Exercise aim:
Please pick out and copy each line in the listing below that contains the word "between".

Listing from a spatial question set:
# # #
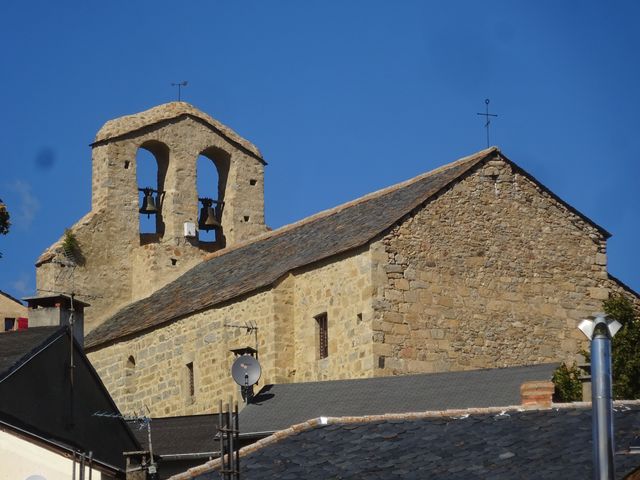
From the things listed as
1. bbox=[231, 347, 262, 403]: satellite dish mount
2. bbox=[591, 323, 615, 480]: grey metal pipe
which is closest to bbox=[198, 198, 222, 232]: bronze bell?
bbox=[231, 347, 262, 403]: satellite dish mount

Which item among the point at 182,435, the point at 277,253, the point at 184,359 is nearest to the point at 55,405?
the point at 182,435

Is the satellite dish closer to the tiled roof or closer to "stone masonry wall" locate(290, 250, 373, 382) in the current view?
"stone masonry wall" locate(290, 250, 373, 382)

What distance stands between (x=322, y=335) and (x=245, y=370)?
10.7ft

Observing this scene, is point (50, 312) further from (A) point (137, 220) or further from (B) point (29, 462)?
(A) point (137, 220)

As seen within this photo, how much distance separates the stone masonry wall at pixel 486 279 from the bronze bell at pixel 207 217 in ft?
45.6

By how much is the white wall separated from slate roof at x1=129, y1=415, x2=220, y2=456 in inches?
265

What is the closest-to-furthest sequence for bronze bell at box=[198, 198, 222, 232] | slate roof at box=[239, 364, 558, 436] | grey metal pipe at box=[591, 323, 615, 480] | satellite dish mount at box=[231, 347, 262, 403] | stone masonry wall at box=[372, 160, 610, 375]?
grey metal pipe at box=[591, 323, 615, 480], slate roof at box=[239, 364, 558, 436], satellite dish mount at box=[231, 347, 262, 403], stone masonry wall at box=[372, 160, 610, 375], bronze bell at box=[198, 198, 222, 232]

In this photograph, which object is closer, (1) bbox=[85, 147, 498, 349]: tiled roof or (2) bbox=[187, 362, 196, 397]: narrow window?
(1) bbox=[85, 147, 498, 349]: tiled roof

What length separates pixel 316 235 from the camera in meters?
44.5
# # #
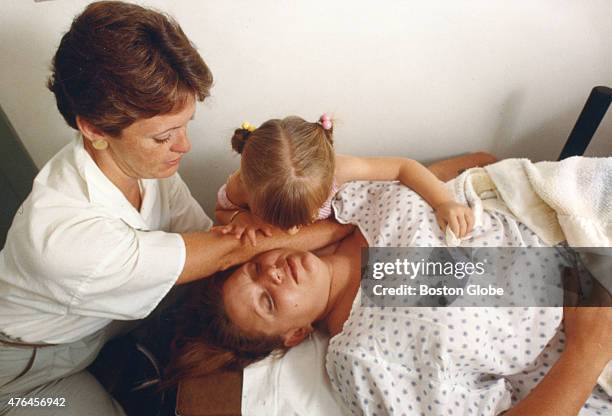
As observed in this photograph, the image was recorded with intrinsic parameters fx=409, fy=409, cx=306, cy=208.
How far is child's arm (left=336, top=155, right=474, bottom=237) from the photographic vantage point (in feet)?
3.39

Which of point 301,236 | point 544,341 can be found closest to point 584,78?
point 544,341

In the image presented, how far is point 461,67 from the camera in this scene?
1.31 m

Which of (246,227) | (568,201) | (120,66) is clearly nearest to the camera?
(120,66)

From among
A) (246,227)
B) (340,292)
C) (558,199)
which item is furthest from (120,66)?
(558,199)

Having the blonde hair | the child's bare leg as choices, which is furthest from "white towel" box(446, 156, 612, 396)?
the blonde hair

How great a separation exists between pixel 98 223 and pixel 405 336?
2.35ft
# # #
Reply:
What distance stands between (x=322, y=335) and (x=245, y=370)?
How great a separation exists between pixel 98 223 and pixel 405 336?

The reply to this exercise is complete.